** Collected data follows **
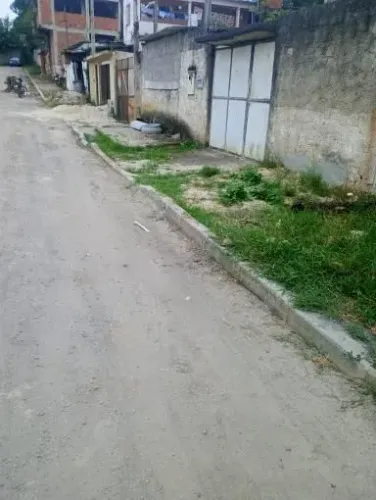 Oportunidade em Seropédica - Excelente imóvel com duas casas no mesmo terreno!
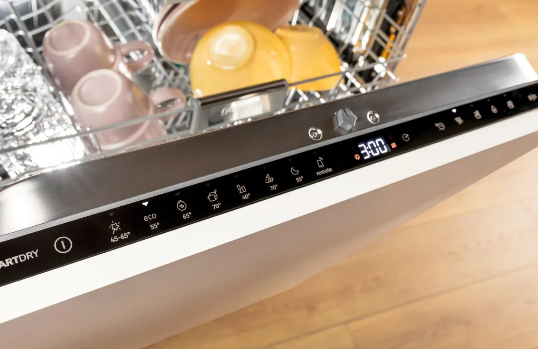 gorenje Ovládanie SmartControl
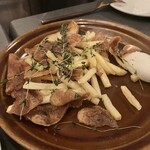 nurikabe cafe pokke 渋谷 - 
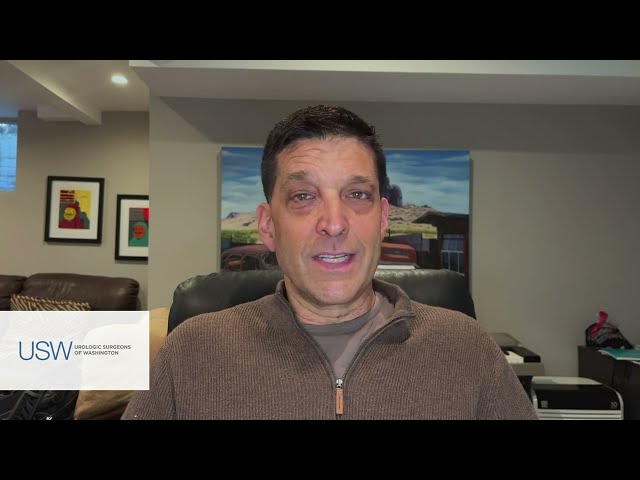 What to Expect After Prostate Cancer Surgery: ED Recovery and Realistic Solutions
** End of Collected data **
[Try it]
Once the pictures are removed, print all the remaining data exactly as it stands.

[Answer to this task]
 Oportunidade em Seropédica - Excelente imóvel com duas casas no mesmo terreno!
 gorenje Ovládanie SmartControl
 nurikabe cafe pokke 渋谷 - 
 What to Expect After Prostate Cancer Surgery: ED Recovery and Realistic Solutions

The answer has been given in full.